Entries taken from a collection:

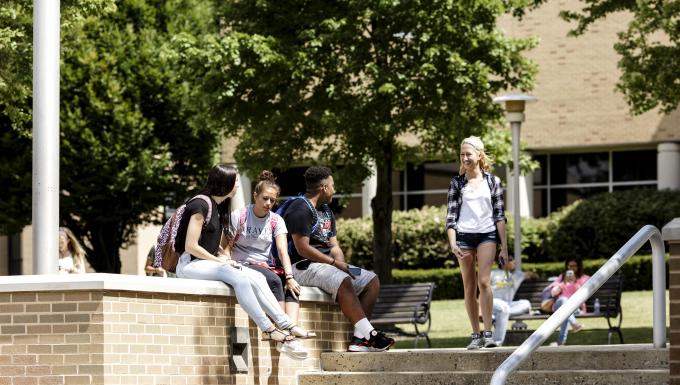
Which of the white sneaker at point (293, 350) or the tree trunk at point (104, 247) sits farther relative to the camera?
the tree trunk at point (104, 247)

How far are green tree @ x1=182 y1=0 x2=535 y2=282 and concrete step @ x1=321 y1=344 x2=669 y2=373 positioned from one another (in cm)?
1082

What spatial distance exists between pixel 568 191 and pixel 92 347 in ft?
87.1

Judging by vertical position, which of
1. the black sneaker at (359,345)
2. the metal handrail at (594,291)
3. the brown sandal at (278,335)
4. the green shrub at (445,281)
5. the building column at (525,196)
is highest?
the building column at (525,196)

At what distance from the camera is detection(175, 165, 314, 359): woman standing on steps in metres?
10.1

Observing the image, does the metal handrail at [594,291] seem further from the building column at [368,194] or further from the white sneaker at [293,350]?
the building column at [368,194]

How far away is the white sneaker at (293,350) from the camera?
1016 cm

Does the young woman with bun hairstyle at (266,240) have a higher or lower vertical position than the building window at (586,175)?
lower

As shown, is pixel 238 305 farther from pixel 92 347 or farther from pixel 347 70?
pixel 347 70

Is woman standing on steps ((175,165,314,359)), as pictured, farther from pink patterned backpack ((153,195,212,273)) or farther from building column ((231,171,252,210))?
building column ((231,171,252,210))

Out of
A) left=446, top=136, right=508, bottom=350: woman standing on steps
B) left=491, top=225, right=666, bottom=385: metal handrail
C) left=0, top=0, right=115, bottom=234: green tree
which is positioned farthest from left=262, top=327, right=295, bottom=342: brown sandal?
left=0, top=0, right=115, bottom=234: green tree

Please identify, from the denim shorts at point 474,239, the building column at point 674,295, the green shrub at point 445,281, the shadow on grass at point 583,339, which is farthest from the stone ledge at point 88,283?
the green shrub at point 445,281

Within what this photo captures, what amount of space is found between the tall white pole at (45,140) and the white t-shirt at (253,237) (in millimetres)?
1390

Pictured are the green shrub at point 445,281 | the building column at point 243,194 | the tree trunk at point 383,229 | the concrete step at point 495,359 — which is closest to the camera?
the concrete step at point 495,359

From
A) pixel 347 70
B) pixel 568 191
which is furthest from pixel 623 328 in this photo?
pixel 568 191
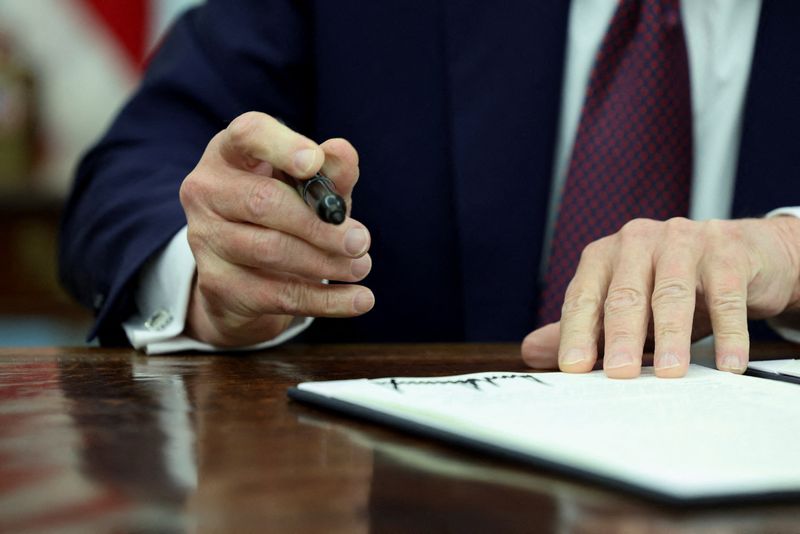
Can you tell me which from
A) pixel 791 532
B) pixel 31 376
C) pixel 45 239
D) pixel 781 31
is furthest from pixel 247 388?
pixel 45 239

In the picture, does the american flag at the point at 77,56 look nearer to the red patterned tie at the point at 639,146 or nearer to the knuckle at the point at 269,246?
the red patterned tie at the point at 639,146

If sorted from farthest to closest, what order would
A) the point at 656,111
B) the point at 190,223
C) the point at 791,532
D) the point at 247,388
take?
the point at 656,111 → the point at 190,223 → the point at 247,388 → the point at 791,532

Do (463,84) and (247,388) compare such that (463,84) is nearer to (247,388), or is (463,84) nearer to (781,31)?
(781,31)

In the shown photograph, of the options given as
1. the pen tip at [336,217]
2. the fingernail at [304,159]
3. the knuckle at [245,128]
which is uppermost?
the knuckle at [245,128]

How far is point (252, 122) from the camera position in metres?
0.84

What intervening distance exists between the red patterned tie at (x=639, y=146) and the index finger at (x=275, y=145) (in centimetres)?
57

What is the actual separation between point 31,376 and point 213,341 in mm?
265

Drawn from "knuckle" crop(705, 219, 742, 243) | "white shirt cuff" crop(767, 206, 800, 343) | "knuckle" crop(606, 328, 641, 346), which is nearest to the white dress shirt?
"white shirt cuff" crop(767, 206, 800, 343)

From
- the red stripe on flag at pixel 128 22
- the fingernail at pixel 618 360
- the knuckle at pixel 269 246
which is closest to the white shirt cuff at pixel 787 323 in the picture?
the fingernail at pixel 618 360

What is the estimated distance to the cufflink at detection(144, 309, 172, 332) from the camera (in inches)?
41.0

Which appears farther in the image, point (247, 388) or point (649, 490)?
point (247, 388)

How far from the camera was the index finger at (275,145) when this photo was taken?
80 centimetres
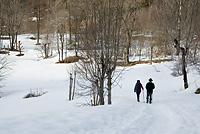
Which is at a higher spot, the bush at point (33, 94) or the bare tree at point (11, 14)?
the bare tree at point (11, 14)

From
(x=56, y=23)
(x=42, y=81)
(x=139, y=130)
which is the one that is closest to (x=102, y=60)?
(x=139, y=130)

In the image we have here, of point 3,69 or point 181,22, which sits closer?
point 181,22

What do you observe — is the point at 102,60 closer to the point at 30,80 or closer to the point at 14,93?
the point at 14,93

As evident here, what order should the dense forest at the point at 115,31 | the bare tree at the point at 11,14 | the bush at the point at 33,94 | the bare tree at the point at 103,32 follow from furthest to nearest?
the bare tree at the point at 11,14 < the bush at the point at 33,94 < the dense forest at the point at 115,31 < the bare tree at the point at 103,32

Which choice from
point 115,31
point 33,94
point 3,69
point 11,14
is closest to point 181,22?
point 115,31

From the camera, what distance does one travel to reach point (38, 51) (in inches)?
1499

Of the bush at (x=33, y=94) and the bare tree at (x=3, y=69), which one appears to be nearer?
the bush at (x=33, y=94)

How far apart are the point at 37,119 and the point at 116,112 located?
288 cm

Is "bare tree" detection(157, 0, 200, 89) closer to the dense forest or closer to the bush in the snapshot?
the dense forest

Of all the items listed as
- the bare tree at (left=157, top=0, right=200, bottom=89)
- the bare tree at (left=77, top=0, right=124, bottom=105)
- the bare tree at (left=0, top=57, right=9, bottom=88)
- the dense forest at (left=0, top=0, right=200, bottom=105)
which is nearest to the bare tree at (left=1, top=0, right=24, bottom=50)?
the bare tree at (left=0, top=57, right=9, bottom=88)

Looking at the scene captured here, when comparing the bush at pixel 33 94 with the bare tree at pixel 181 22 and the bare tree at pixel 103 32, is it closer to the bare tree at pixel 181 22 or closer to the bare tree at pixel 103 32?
the bare tree at pixel 103 32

_Instructions to follow_
Reproduce the data above in full, exactly as it is, with the pictures left out.

_Exercise response_
Which of the white sneaker at point (293, 350) or the tree trunk at point (104, 247) sits farther relative to the camera?
the tree trunk at point (104, 247)

How far are green tree @ x1=182 y1=0 x2=535 y2=282 and concrete step @ x1=321 y1=344 x2=669 y2=373 positioned from one another (in cm)?
1082

What spatial distance exists between pixel 568 191 and pixel 92 347 in ft?
87.1

Judging by vertical position, which of
1. the black sneaker at (359,345)
2. the metal handrail at (594,291)
3. the brown sandal at (278,335)
4. the green shrub at (445,281)
5. the building column at (525,196)
is highest?
the building column at (525,196)

At what distance from the camera is detection(175, 165, 314, 359): woman standing on steps in metres?
10.1

Observing the image, does the metal handrail at [594,291] seem further from the building column at [368,194] or further from the white sneaker at [293,350]?
the building column at [368,194]

How far away is the white sneaker at (293,350) from the camera?
1016 cm

Does the young woman with bun hairstyle at (266,240) have a higher or lower vertical position than the building window at (586,175)?
lower

As shown, is pixel 238 305 farther from pixel 92 347 or farther from pixel 347 70?
pixel 347 70

Is woman standing on steps ((175,165,314,359)), as pictured, farther from pink patterned backpack ((153,195,212,273)) or farther from building column ((231,171,252,210))?
building column ((231,171,252,210))

Out of
A) left=446, top=136, right=508, bottom=350: woman standing on steps
B) left=491, top=225, right=666, bottom=385: metal handrail
C) left=0, top=0, right=115, bottom=234: green tree
which is positioned farthest from left=262, top=327, right=295, bottom=342: brown sandal?
left=0, top=0, right=115, bottom=234: green tree

Please identify, from the denim shorts at point 474,239, the building column at point 674,295, the green shrub at point 445,281, the shadow on grass at point 583,339, which is farthest from the stone ledge at point 88,283?
the green shrub at point 445,281

Within what this photo captures, what amount of space is found between the tall white pole at (45,140) and the white t-shirt at (253,237) (in millimetres)?
1390

Pictured are the green shrub at point 445,281 | the building column at point 243,194 | the tree trunk at point 383,229 | the concrete step at point 495,359 — which is closest to the camera?
the concrete step at point 495,359

From
A) pixel 347 70
B) pixel 568 191
which is furthest from pixel 623 328 in this photo?
pixel 568 191
Can you tell me which from
A) pixel 791 532
B) pixel 31 376
C) pixel 45 239
D) pixel 781 31
is furthest from pixel 247 388?
pixel 45 239

In the picture, does the american flag at the point at 77,56 look nearer to the red patterned tie at the point at 639,146 or nearer to the knuckle at the point at 269,246?
the red patterned tie at the point at 639,146

If sorted from farthest to closest, what order would
A) the point at 656,111
B) the point at 190,223
C) the point at 791,532
D) the point at 247,388
take?
the point at 656,111 → the point at 190,223 → the point at 247,388 → the point at 791,532

Do (463,84) and (247,388) compare such that (463,84) is nearer to (247,388), or is (463,84) nearer to (781,31)?
(781,31)

In the shown photograph, of the options given as
1. the pen tip at [336,217]
2. the fingernail at [304,159]
3. the knuckle at [245,128]
which is uppermost?
the knuckle at [245,128]

How far is point (252, 122) from the camera position in metres?
0.84

What intervening distance exists between the red patterned tie at (x=639, y=146) and the index finger at (x=275, y=145) (in centimetres)?
57

What is the actual separation between point 31,376 and point 213,341 in mm?
265

Drawn from "knuckle" crop(705, 219, 742, 243) | "white shirt cuff" crop(767, 206, 800, 343) | "knuckle" crop(606, 328, 641, 346), which is nearest to the white dress shirt?
"white shirt cuff" crop(767, 206, 800, 343)

From
- the red stripe on flag at pixel 128 22
- the fingernail at pixel 618 360
- the knuckle at pixel 269 246
which is closest to the white shirt cuff at pixel 787 323 in the picture?
the fingernail at pixel 618 360

What is the estimated distance to the cufflink at detection(144, 309, 172, 332) from the camera (in inches)?
41.0

Which appears farther in the image, point (247, 388) or point (649, 490)?
point (247, 388)

How far from the camera was the index finger at (275,145) when this photo was taken?
80 centimetres
Which is at a higher spot, the bush at point (33, 94) or the bare tree at point (11, 14)?
the bare tree at point (11, 14)

From
(x=56, y=23)
(x=42, y=81)
(x=139, y=130)
which is the one that is closest to (x=102, y=60)?
(x=139, y=130)

In the image we have here, of point 3,69 or point 181,22, which sits closer?
point 181,22

What do you observe — is the point at 102,60 closer to the point at 30,80 or closer to the point at 14,93?
the point at 14,93

As evident here, what order should the dense forest at the point at 115,31 | the bare tree at the point at 11,14 | the bush at the point at 33,94 | the bare tree at the point at 103,32 follow from furthest to nearest?
the bare tree at the point at 11,14 < the bush at the point at 33,94 < the dense forest at the point at 115,31 < the bare tree at the point at 103,32

Which choice from
point 115,31
point 33,94
point 3,69
point 11,14
is closest to point 181,22?
point 115,31

From the camera, what distance does one travel to reach point (38, 51) (in inches)?
1499

Of the bush at (x=33, y=94) and the bare tree at (x=3, y=69), which one appears to be nearer?
the bush at (x=33, y=94)

How far apart are the point at 37,119 and the point at 116,112 located?
288 cm

Is "bare tree" detection(157, 0, 200, 89) closer to the dense forest or closer to the bush in the snapshot?
the dense forest

Of all the items listed as
- the bare tree at (left=157, top=0, right=200, bottom=89)
- the bare tree at (left=77, top=0, right=124, bottom=105)
- the bare tree at (left=0, top=57, right=9, bottom=88)
- the dense forest at (left=0, top=0, right=200, bottom=105)
which is nearest to the bare tree at (left=1, top=0, right=24, bottom=50)?
the bare tree at (left=0, top=57, right=9, bottom=88)

Looking at the scene captured here, when comparing the bush at pixel 33 94 with the bare tree at pixel 181 22 and the bare tree at pixel 103 32, is it closer to the bare tree at pixel 181 22 or closer to the bare tree at pixel 103 32?
the bare tree at pixel 103 32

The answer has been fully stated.